Outside the conservation areas, developers are free to buy rental flats and convert them into condominiums, which can be sold for sky-high prices. They’re also free to modernise some buildings and let them out at much higher rents. Berlin, meanwhile, still has plenty of apartment blocks owned by ageing absentee landlords who are unwittingly charging much less rent than they are legally entitled to. Bidding wars for such properties, when the owner sells up or dies, can be intense.

Back in Kreuzberg, Ms Schobess is still hoping Berlin can turn back the tide of gentrification. “The city is sick and tired of investors coming here from all over the world and changing the character of the place,” she says. The biggest risk is, she says, that “Berlin will end up being just like anywhere else”.

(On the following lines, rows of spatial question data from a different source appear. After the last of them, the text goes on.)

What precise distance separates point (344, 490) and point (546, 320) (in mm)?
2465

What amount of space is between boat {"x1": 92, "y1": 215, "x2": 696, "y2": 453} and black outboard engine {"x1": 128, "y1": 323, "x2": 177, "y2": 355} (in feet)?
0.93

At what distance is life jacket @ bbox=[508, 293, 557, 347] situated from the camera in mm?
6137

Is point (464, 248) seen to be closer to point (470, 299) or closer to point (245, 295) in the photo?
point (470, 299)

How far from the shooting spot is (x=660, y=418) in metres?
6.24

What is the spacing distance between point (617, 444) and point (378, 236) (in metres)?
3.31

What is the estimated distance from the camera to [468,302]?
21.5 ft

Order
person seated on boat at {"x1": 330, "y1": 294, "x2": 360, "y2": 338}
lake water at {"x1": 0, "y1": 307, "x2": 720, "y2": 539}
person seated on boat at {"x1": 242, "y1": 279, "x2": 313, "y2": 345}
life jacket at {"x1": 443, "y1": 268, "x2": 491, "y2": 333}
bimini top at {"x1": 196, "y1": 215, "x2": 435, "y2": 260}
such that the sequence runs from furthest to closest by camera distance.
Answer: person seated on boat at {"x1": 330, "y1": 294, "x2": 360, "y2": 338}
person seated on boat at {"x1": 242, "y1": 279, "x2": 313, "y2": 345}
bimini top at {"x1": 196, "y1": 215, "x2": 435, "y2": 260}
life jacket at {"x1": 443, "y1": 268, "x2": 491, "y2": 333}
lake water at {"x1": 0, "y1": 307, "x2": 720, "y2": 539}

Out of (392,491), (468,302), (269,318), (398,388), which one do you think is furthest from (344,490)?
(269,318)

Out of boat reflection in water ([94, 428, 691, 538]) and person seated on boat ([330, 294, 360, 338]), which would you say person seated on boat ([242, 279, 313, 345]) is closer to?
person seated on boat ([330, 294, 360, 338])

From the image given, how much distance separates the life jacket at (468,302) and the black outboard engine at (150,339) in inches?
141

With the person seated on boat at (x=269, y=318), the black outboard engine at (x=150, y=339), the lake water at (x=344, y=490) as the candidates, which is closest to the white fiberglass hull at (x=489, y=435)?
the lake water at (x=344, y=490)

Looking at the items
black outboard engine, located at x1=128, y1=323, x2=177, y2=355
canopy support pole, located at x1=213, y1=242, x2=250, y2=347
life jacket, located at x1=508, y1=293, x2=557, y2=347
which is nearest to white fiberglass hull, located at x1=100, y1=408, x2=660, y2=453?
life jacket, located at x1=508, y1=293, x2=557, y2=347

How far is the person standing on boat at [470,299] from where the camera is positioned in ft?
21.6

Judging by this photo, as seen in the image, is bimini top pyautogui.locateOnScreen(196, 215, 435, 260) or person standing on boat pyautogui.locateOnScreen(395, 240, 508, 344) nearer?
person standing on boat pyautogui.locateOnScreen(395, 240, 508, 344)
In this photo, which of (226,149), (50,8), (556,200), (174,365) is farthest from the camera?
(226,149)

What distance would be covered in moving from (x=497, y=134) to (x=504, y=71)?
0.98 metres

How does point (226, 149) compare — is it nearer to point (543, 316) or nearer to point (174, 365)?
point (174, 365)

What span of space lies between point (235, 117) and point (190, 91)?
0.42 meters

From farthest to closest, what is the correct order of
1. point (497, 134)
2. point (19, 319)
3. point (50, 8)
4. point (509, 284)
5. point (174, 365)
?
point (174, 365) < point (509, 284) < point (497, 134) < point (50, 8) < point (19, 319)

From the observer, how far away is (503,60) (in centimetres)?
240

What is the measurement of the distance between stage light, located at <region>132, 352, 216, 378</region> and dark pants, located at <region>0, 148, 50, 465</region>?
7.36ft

Property taxes: Vancouver offers model for curbing foreign buyers
Not many German politicians take their cue from Vancouver. But for Matthias Kollatz-Ahnen, the Canadian city offers important lessons as he seeks to cool Berlin’s red-hot property market.
In August, a new 15 per cent tax on foreign housebuyers in the Vancouver area took effect, the most radical response yet to the sharp rise in house prices in one of Canada’s biggest cities. Berlin is watching closely.
German real estate has become a huge draw for investors frustrated by low interest rates and desperate for yield. In 2009, only 14 per cent of property sales were to foreigners but by last year that had risen to 68 per cent. Berlin is a key focus of that growing interest.
Yet officials want to curb what they see as speculative capital flows that are distorting an already strained market.
“We want people here who invest, who build flats, hotels, offices, factories,” says Mr Kollatz-Ahnen, Berlin’s finance chief. “Not people who just want to use Berlin real estate as a piggy bank.”
Like the government of Canada’s British Columbia, Berlin is proposing some far-reaching reforms of the tax code.
Currently, many real estate transactions are structured as so-called share deals, with one company acquiring the shares of another which owns the property. Such deals are largely exempt from real estate transfer tax. Mr Kollatz-Ahnen wants to remove this exemption.
“Share deals are only attractive when no transaction costs accrue,” he says. “We want them to be taxable.”

He is also working on increasing the real estate transfer tax for second homes that largely stand unoccupied. “These are fine if people actually live in them,” he says. “But if they’re just used to park cash, it’s hard for the city.”